- **ACTIVITY**
Images in the records should be skipped while the rest is transcribed verbatim.

(Saved entries)
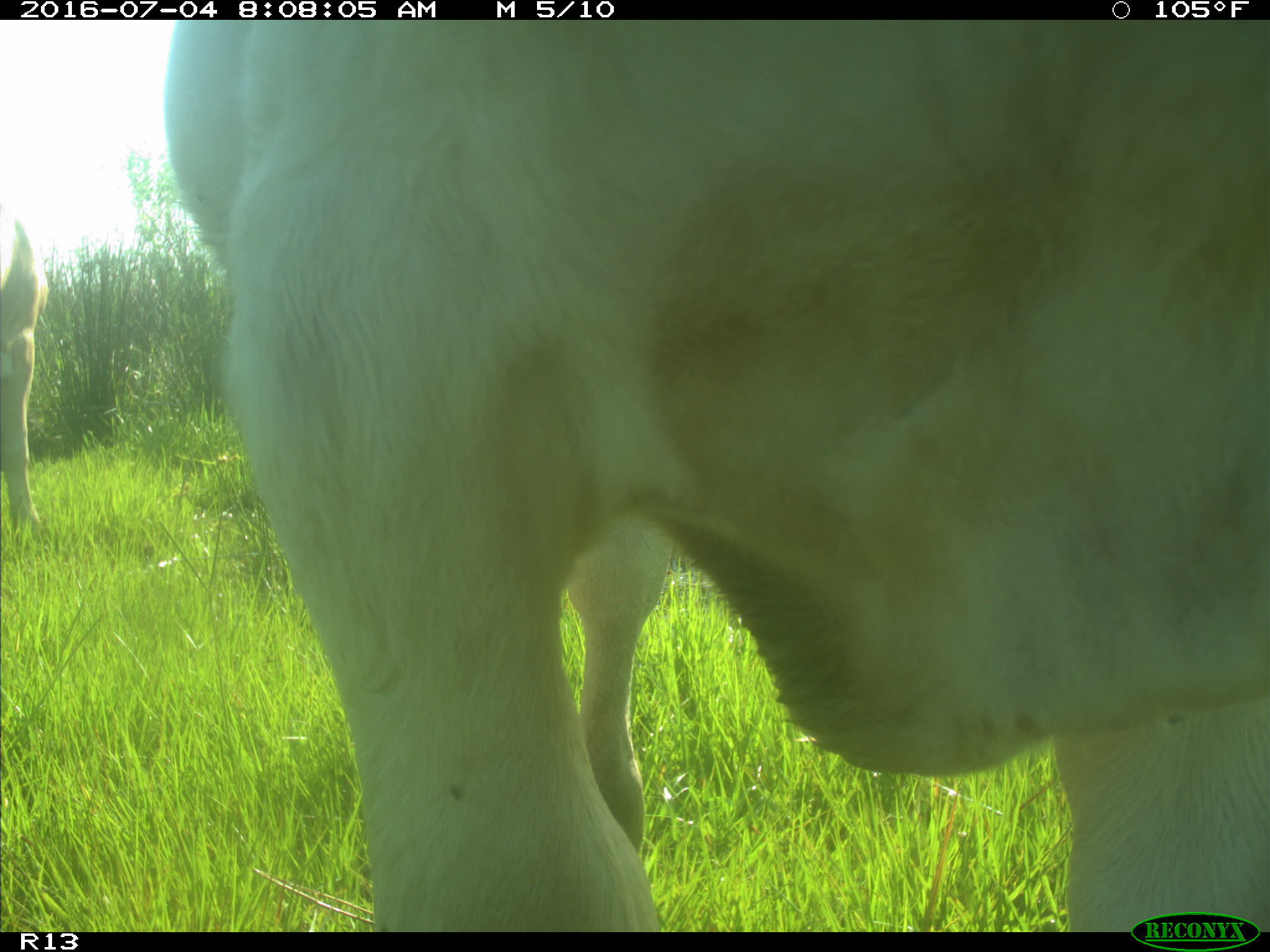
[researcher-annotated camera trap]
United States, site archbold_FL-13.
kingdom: Animalia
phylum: Chordata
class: Mammalia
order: Artiodactyla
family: Bovidae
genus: Bos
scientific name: Bos taurus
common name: domestic cow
Bos taurus (domestic cow).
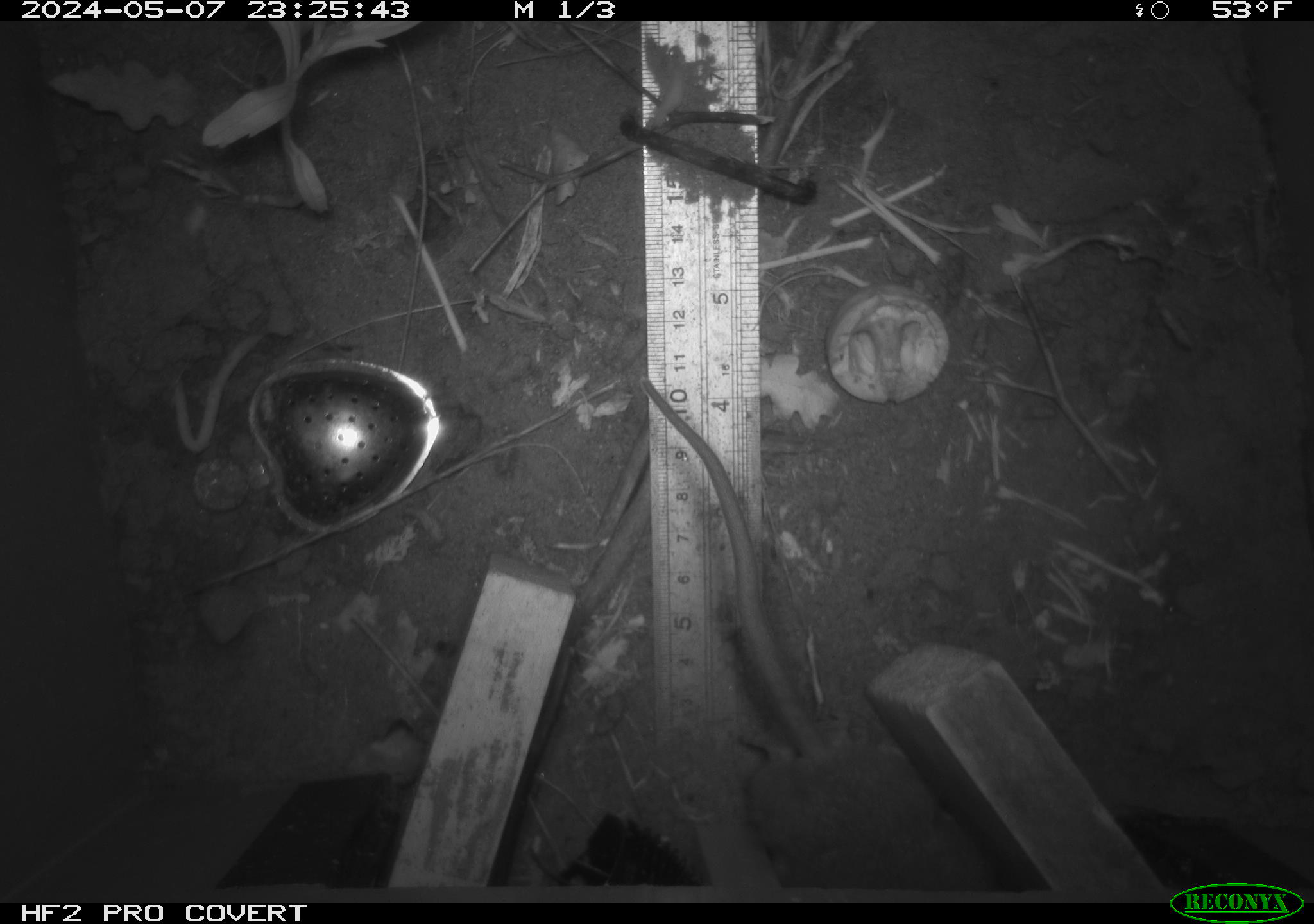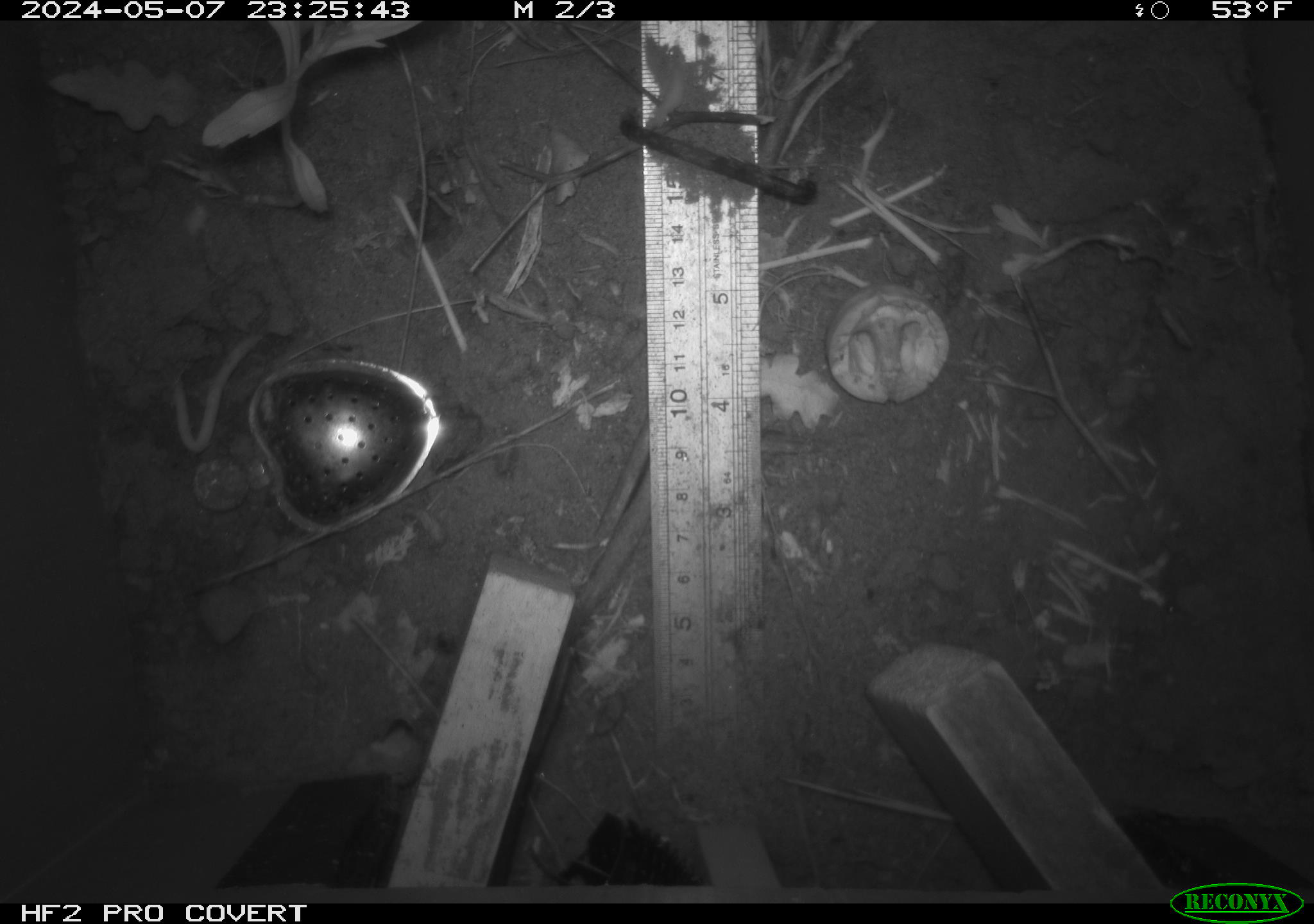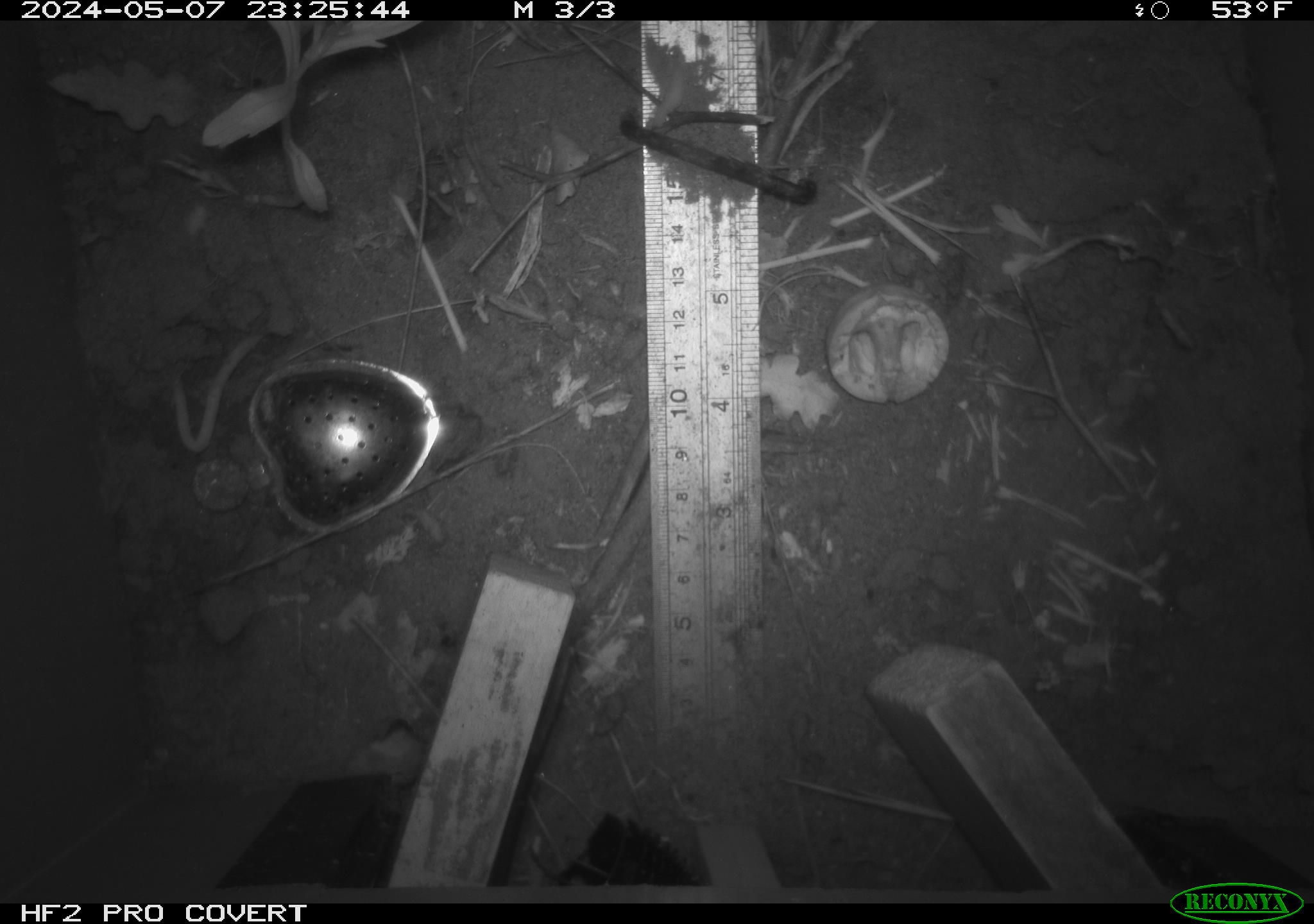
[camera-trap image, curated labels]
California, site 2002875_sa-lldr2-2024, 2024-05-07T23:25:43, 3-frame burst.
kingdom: Animalia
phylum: Chordata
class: Mammalia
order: Rodentia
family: Muridae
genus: Rattus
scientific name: Rattus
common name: rat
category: rattus species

- **WRITTEN ANSWER**
[researcher-annotated camera trap]
United States, site archbold_FL-13.
kingdom: Animalia
phylum: Chordata
class: Mammalia
order: Artiodactyla
family: Bovidae
genus: Bos
scientific name: Bos taurus
common name: domestic cow
Bos taurus (domestic cow).
[camera-trap image, curated labels]
California, site 2002875_sa-lldr2-2024, 2024-05-07T23:25:43, 3-frame burst.
kingdom: Animalia
phylum: Chordata
class: Mammalia
order: Rodentia
family: Muridae
genus: Rattus
scientific name: Rattus
common name: rat
category: rattus species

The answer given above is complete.